To back up his team’s ambitions, the 25-year-old opposite of the US squad has turned every chance to be on the court to lots of points. He has 130 to his name in the 2019 VNL so far, the highest among all of his teammates. He is also second in the tournament’s best attackers ranking on an impressive 56.94% success rate in spiking. In his last appearance in play, against hosts Bulgaria in Plovdiv on Friday, Ben Patch hammered out 22 points and topped the charts despite the four-set defeat his team suffered.
Ben Patch spikes in USA’s VNL win over France
“There have been ups and there have been downs,” Patch said humbly after that game when he was asked to comment on his individual performance in the VNL so far. “My goal is just to be more consistent every year, game after game, hit at a high percentage and do what I can do more regularly, and not have so many lows, which sometimes I’ve had in the past. I am still working on serving. It’s always a challenge for me for some reason, but I am just learning and growing, trying my best...”
Having gone through one of the best collegiate programmes in US volleyball, the BYU Cougars, the 203-cm-tall athlete started playing professionally in Europe in 2017. In 2018, he earned two bronze medals with the national team – at the VNL and at the World Championship.

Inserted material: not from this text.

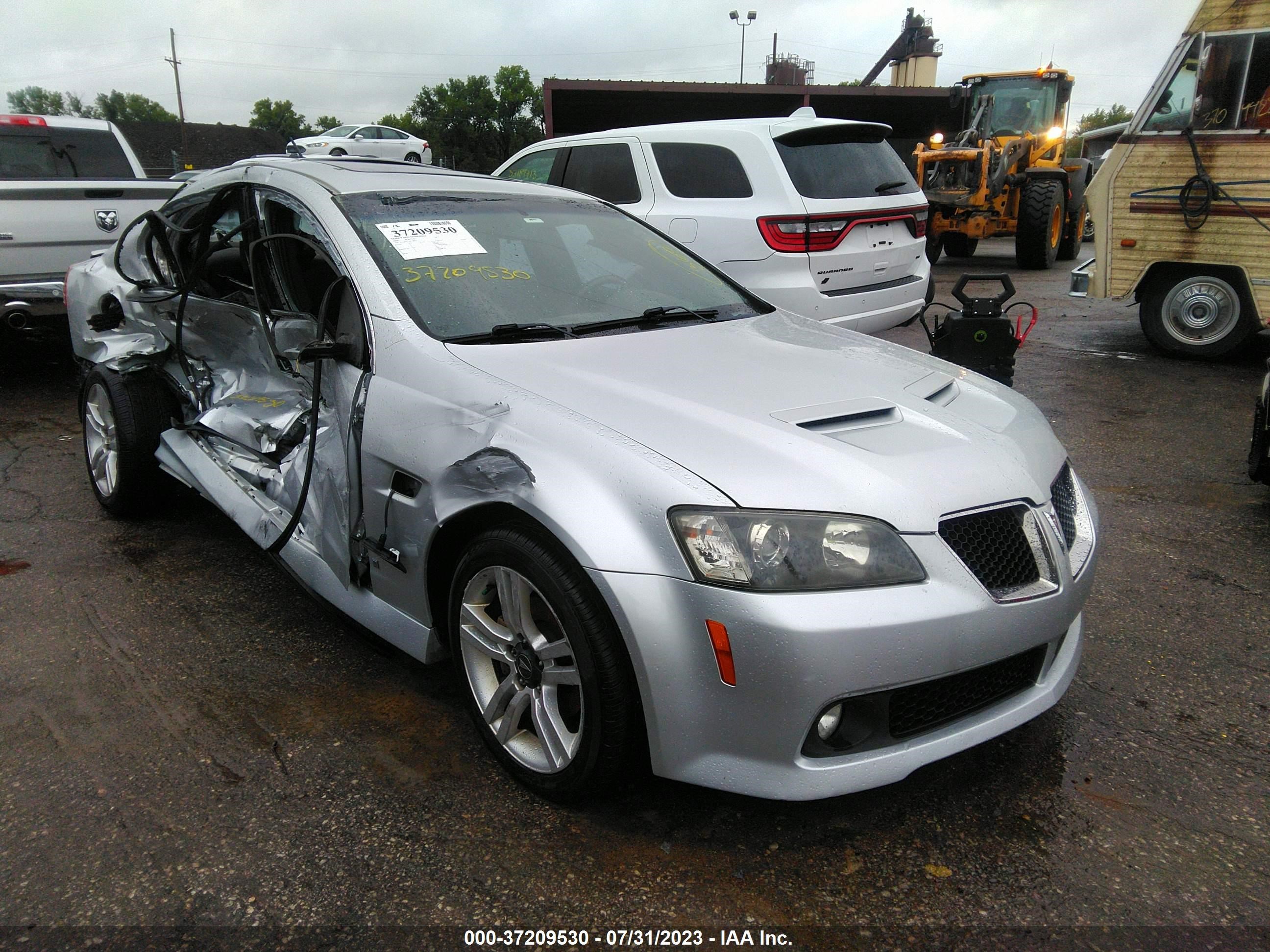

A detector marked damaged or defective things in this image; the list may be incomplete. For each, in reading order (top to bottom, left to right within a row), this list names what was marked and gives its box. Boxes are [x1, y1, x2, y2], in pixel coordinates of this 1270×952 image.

“Our goal has been to be on the podium every single time, at every tournament. We switched our goal and now our goal is to win gold at every single tournament. We are training harder and we are working harder in the gym, because we know it’s going to take more than what we’ve been doing,” Patch pointed out.
With so much variation in the squad from one week to the next, does coach John Speraw run the risk of not achieving enough cohesiveness within a core of main players ahead of hosting the Final Six in Chicago? Ben Patch doesn’t think so.
“Our starting players are back at home right now, training and getting really good. And then you have us, a couple of guys who rotate in the starting line-up, who are here still competing. So heading into the Final Six both groups are ready to go, and I think it’s a really smart decision,” he commented. “The cool thing is we really like each other and our energy is really good together, so regardless of starters or non-starters, we all work together really well and we trust each other when the time comes to be on the court, so that we will perform at our best. In the long run this is really good for us as I think it builds a lot of trust. Every week we’re trying to work in new guys. That can hedge for a little bit of a challenge, but it is good to give them game-time experience in battle, because the only way you can really grow is in a game.”
Patch is really looking forward to the July 10-14 finals, which the United States will host in Chicago.
“Being in your home country always adds really fun energy. You see now here, in Plovdiv, the Bulgarian players play even better than they normally do. When you’re playing for your country and for your national pride, and the people off the court are giving that energy to the team, it only helps,” said Patch. “In downtown Chicago we will have a lot of spectators. I think almost all games are sold out, which is really amazing. We will be in the big city and that obviously adds different energy from what we had in Hoffman Estates last week. It’ll be good.”
Ben Patch takes a selfie with the fans in Hoffman Estates
“Ooh, that’s tough!” was Ben Patch’s first reaction to the request to name his dream teammates. “Sergey Grankin from Russia is the setter. I love him! As middle blockers I would probably choose Lucas Saatkamp from Brazil – he’s a really good blocker – and Taylor Averill, cause I love him and he is fast. Outside hitters – Taylor Sander, who is all-around amazing – good passer, good spiker, good ball control, good serving... - and Wilfredo Leon. I think it makes sense why Leon. Libero – Eric Shoji, because he is so fun to play with, adds good energy and he’s the best passing libero in the world.”